L'accompagnement sexuel des handicapés n'a jamais fait l'objet d'aucune loi en France.
L'accompagnement sexuel des handicapés n'a jamais fait l'objet d'aucune loi en France. © Maxppp -

Sept personnes viennent d'être formées à l'assistance sexuelle des personnes en situation de handicap en France. Pourtant le fait d'avoir recours à elle reste puni par la loi. Le député de la Loire Jean-François Chossy avait tenté de lancer le débat il y a dix ans.

Au rayon des grandes questions de société, on a beaucoup parlé ces dernières années des débats sur la fin de vie et la procréation médicalement assistée. Beaucoup moins, en revanche, de l'accompagnement sexuel des personnes souffrant d'un handicap. Le débat est relancé aujourd'hui par une association française de défense de personnes handicapées. L'association Chsose vient en effet de faire savoir qu'elle avait formé sept personnes à l'accompagnement sexuel. Concrètement ce sont des professionnels dont le métier consiste à aider les handicapés à s'épanouir dans une vie sensuelle, érotique voire sexuelle. L'activité existe, mais officiellement en France, c'est considéré comme du proxénétisme alors qu'en Suisse et en Espagne, elle est reconnue et organisée.

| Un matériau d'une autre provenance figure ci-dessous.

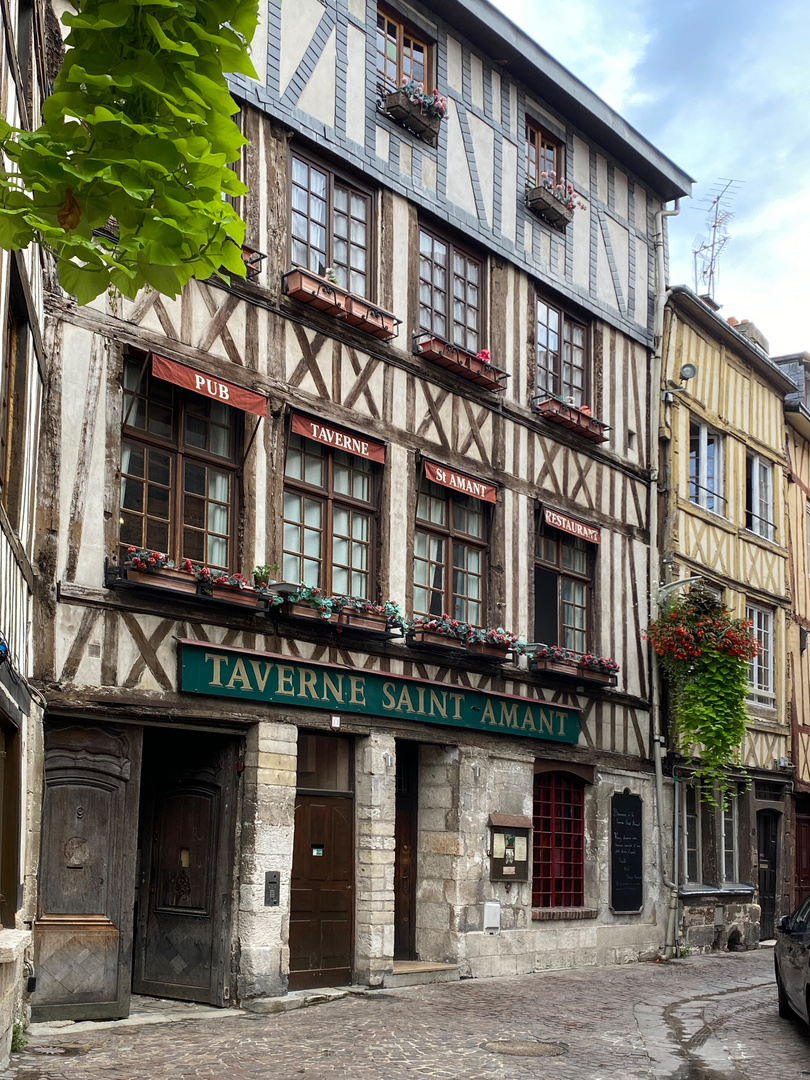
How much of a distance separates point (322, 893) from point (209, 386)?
177 inches

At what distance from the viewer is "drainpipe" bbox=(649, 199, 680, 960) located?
1552 cm

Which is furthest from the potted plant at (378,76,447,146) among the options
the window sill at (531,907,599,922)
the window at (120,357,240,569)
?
the window sill at (531,907,599,922)

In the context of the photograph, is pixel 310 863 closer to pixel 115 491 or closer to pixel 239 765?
pixel 239 765

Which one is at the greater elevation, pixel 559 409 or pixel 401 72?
pixel 401 72

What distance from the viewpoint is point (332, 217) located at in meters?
12.0

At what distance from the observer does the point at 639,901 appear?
15.1m

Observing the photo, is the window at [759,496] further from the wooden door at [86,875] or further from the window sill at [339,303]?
the wooden door at [86,875]

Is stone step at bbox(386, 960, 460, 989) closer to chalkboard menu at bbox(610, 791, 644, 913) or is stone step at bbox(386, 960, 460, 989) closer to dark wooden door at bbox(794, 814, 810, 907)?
chalkboard menu at bbox(610, 791, 644, 913)

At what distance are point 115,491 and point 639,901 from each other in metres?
8.73

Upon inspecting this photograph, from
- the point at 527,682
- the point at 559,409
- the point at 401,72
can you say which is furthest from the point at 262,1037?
the point at 401,72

Jean-François Chossy, ancien député de la Loire, n'avait pas réussi à imposer le sujet

Le sujet rencontre un écho particulier dans la Loire puisque l'ancien député de la Plaine, Jean-François Chossy, rapporteur de la loi handicap en 2005, avait voulu ensuite déposer une proposition de loi légalisant l'accompagnement sexuel.

" J'ai eu le témoignage terrible d'une maman d'un enfant autiste âgé d'environ 25 ans. Elle m'avait dit "Mon fils a des pulsions. Pensez-vous, M. le député, que c'est à moi de masturber mon fils ?"" (Jean-François Chossy, député de la Loire entre 1993 et 2011)

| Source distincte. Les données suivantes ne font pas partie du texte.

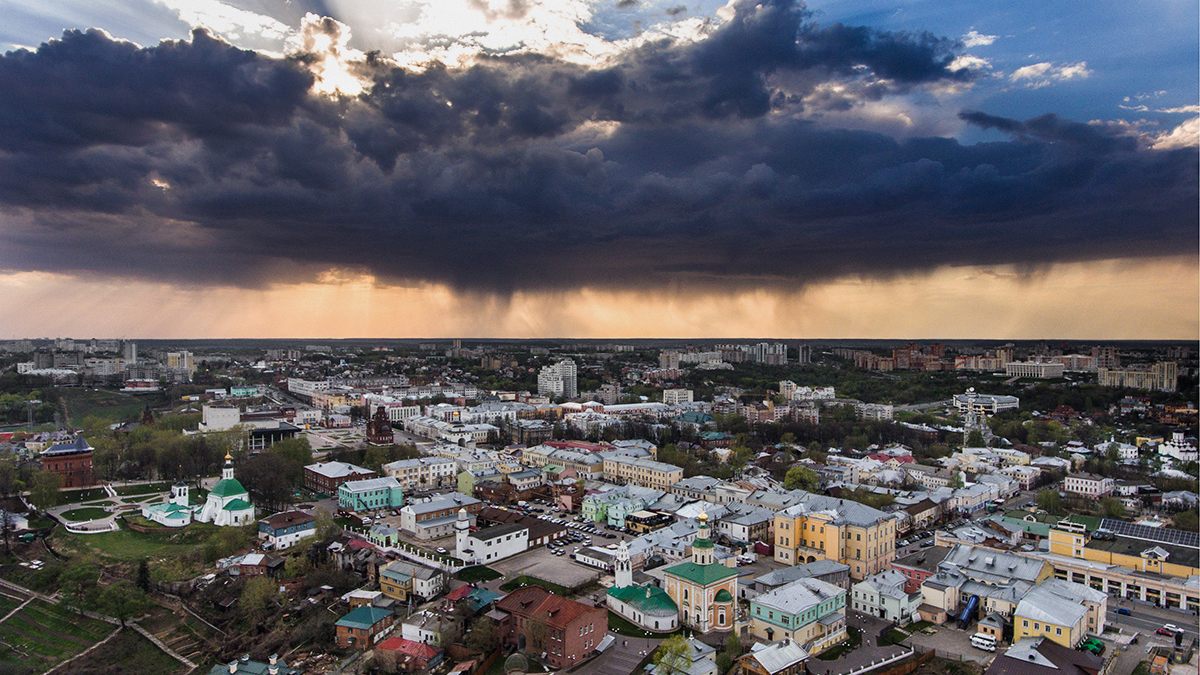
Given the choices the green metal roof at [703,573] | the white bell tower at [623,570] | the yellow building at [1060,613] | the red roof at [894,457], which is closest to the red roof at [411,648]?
the white bell tower at [623,570]

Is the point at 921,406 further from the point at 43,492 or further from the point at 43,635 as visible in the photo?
the point at 43,635

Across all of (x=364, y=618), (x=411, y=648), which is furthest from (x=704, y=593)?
(x=364, y=618)

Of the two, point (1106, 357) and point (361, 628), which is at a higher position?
point (1106, 357)

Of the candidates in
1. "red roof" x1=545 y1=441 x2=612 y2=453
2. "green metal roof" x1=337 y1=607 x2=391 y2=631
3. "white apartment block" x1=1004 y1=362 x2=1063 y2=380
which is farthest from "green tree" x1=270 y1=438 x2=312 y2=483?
"white apartment block" x1=1004 y1=362 x2=1063 y2=380

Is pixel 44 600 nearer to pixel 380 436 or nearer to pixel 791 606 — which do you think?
pixel 791 606

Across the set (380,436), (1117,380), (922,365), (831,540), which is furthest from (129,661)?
(922,365)

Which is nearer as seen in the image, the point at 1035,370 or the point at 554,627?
the point at 554,627

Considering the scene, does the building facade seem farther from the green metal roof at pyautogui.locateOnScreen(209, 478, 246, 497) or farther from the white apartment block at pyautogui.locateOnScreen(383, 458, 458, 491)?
the green metal roof at pyautogui.locateOnScreen(209, 478, 246, 497)
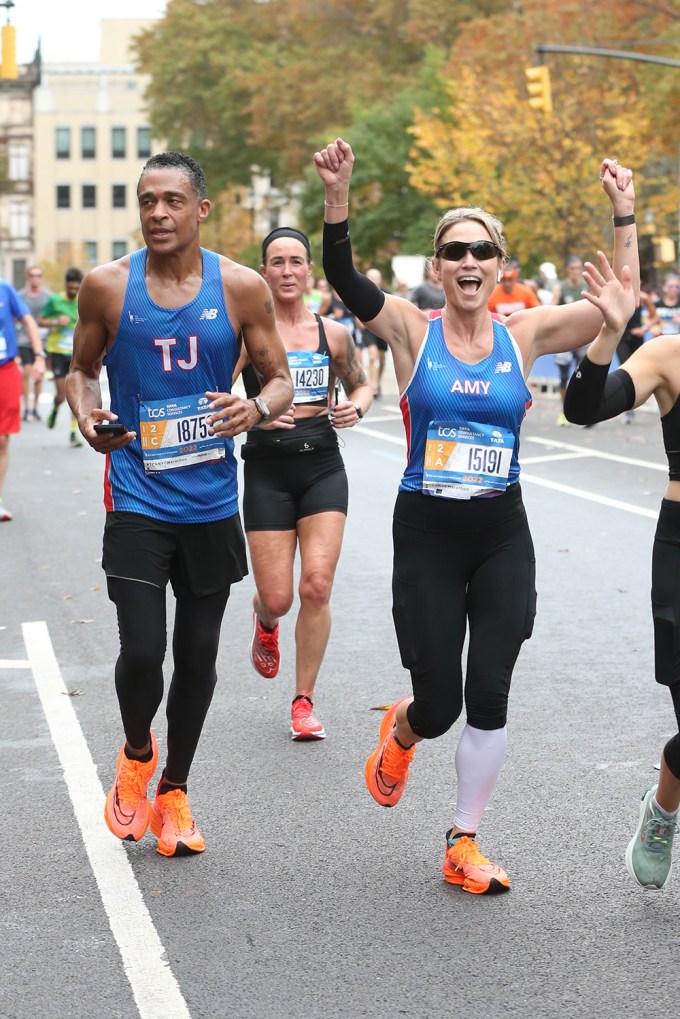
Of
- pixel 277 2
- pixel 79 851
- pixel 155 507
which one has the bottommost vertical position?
pixel 79 851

Le député ligérien avait interpellé la ministre de la Santé de l'époque sur le sujet, Roselyne Bachelot. Selon lui, celle-ci n'a pas voulu appuyer sa démarche : "Elle m'a dit, je ne voudrais pas qu'on fasse appel à des prostituées. Je ne veux pas transformer les personnes handicapées en proxénètes". C'est avec l'appui d'une majorité des associations de défense des personnes handicapées, notamment l'Association de Paralysés de France, que Jean-François Chossy pensait faire avancer le débat.

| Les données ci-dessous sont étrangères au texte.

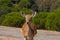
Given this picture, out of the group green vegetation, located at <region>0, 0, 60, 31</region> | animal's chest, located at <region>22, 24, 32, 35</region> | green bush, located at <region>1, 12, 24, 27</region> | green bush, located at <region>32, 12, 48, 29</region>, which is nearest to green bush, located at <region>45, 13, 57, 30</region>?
green vegetation, located at <region>0, 0, 60, 31</region>

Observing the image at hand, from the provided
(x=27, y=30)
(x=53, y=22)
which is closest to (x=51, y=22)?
(x=53, y=22)

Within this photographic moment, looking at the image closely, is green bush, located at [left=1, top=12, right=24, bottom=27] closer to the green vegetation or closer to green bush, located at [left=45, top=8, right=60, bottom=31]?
the green vegetation

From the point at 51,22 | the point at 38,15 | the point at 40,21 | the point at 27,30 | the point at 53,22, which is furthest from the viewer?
the point at 38,15

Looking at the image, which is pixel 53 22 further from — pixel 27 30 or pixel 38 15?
pixel 27 30

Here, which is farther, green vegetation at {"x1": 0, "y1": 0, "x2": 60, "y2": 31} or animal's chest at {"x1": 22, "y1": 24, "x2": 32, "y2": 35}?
green vegetation at {"x1": 0, "y1": 0, "x2": 60, "y2": 31}

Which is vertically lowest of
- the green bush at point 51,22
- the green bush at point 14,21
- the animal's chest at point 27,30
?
the green bush at point 14,21

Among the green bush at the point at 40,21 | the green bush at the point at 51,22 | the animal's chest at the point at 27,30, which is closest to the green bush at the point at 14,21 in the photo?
the green bush at the point at 40,21

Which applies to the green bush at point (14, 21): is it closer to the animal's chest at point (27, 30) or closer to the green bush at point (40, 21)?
the green bush at point (40, 21)

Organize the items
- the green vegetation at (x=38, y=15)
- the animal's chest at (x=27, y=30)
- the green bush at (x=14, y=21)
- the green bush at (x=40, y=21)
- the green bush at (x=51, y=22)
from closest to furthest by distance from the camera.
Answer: the animal's chest at (x=27, y=30) → the green bush at (x=51, y=22) → the green vegetation at (x=38, y=15) → the green bush at (x=40, y=21) → the green bush at (x=14, y=21)

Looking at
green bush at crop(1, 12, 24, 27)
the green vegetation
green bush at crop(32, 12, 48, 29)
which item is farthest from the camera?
green bush at crop(1, 12, 24, 27)

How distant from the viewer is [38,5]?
115ft

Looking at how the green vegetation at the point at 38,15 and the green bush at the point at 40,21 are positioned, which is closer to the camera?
the green vegetation at the point at 38,15

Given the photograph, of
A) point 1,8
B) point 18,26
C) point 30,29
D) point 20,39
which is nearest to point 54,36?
point 20,39

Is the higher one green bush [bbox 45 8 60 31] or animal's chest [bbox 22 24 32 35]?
animal's chest [bbox 22 24 32 35]
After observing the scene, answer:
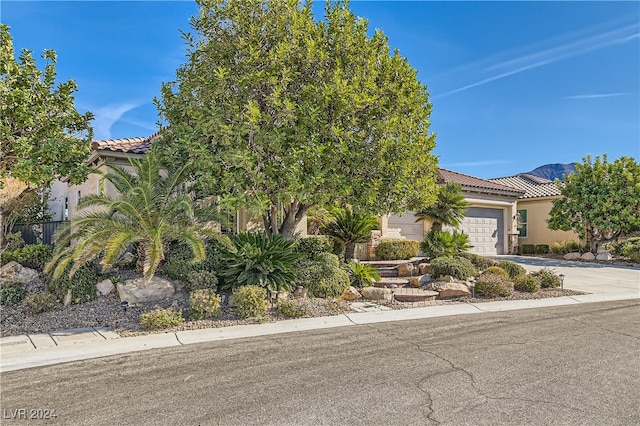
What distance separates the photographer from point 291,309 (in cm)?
859

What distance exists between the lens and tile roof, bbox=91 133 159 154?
1254cm

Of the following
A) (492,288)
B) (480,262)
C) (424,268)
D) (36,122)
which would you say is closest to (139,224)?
(36,122)

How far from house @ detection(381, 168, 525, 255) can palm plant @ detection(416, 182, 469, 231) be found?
3.72m

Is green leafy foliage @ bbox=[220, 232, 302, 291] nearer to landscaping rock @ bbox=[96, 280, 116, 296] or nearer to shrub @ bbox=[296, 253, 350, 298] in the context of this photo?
shrub @ bbox=[296, 253, 350, 298]

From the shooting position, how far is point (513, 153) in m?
22.5

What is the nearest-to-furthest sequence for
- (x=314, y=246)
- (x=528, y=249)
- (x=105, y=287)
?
(x=105, y=287), (x=314, y=246), (x=528, y=249)

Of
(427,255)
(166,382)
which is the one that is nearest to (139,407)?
(166,382)

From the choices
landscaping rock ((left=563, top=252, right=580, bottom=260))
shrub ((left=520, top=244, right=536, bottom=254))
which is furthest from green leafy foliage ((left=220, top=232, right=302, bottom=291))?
shrub ((left=520, top=244, right=536, bottom=254))

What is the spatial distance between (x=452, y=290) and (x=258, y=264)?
5.37 m

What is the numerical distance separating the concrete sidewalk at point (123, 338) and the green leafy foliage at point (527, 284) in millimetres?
3117

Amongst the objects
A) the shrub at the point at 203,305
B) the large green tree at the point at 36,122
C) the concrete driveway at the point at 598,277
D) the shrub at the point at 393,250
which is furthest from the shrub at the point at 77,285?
the concrete driveway at the point at 598,277

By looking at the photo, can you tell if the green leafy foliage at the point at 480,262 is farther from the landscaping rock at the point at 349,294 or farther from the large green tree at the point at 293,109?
the landscaping rock at the point at 349,294

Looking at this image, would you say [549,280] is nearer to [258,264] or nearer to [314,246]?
[314,246]

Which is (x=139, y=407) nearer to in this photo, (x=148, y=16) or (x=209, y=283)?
(x=209, y=283)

Jean-François Chossy. - Radio France
Jean-François Chossy. © Radio France - Yves Renaud

Avoir recours à un assistant sexuel pour un handicapé : du proxénétisme

Sur la question juridique, Roselyne Bachelot avait raison. C'est finalement le même débat que pour la prostitution. L'acte d'accompagnement sexuel en tant que tel n'est pas interdit. C'est le fait d'y avoir recours ou de l'organiser, par exemple pour une association, qui est interdit. Cela s'appelle du proxénétisme. En dehors de Chsose, en France, une autre association, l'Appas , milite très activement pour la reconnaissance de cette profession. Impossible de savoir combien de personnes l'exercnt en France mais c'est une réalité. France Bleu a pu contacter un assistant sexuel installé à Lyon, il ne s'occupe que des femmes et explique en quoi son métier est utile à l'épanouissement physique et moral des personnes handicapées :

"Les femmes qui font appel à moi sont vraiment dans une détresse tactile et sexuelle. Elles ont retrouvé la confiance en elle, plus de confiance et plus de féminité. Et du coup elle ne dégagent plus la même chose. Comme par hasard elles rencontrent quelqu'un alors que cela faisait des années qu'elles ne rencontraiten plus personne" (Un assistant sexuel de Lyon)

Les associations insistent pour légaliser une activité qui mérite une qualification évidemment très particulière.